681.11212/11

The Acting Secretary of State to the Diplomatic Agent and Consul General at Tangier (Blake)

No. 594

Sir: The Department has received and studied your despatch of March 13, 1930,6 concerning the Vizirial Decree requiring that metal containers of imported canned foodstuffs be stamped with indications of the country of origin. For the present and until the Decree in question and the General Decree of October 14, 1914, have been submitted to this Government and have received its sanction, the Department feels that you should maintain your position that these Decrees shall not be made to apply to American ressortissants.

[Page 741]

Although the Department does not at this time wish to express any opinion as to the attitude which it may take with regard to giving sanction to the Decrees in question, you should perhaps know of the action which the Department took in 1928 relative to the French requirement that certain canned products being imported into France must have embossed or embedded on the cans an indication in the French language of the country of origin. There is enclosed, for your information, a copy of a portion of a note presented to the French Foreign Office in January 1929,7 in which this question is discussed. The French Government has taken no action on this request.
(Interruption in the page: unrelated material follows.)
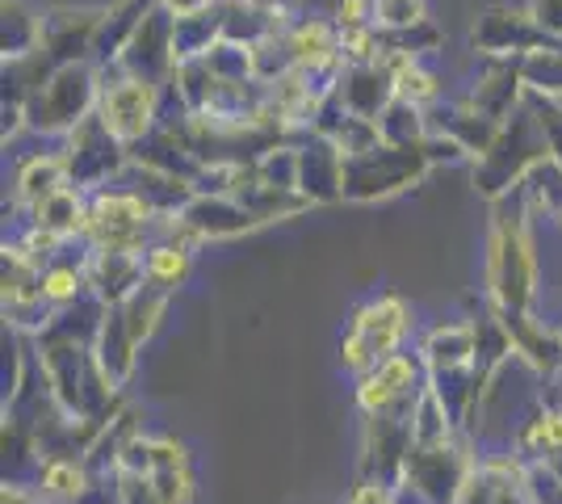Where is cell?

The Department realizes that the situation in Morocco is quite different from that existing in France but it is not impossible that the French authorities in the French Zone may offer to change the Decree in question in such a way as to meet the Department’s request as contained in the portion of the note presented in January 1929.

I am [etc.]

For the Acting Secretary of State:
Francis White
  1. See footnote 4, p. 739.
  2. Not printed; the note was delivered on February 11, 1929, to the French Foreign Office following the Department’s instruction No. 3005, December 20, 1928, to the Chargé in France.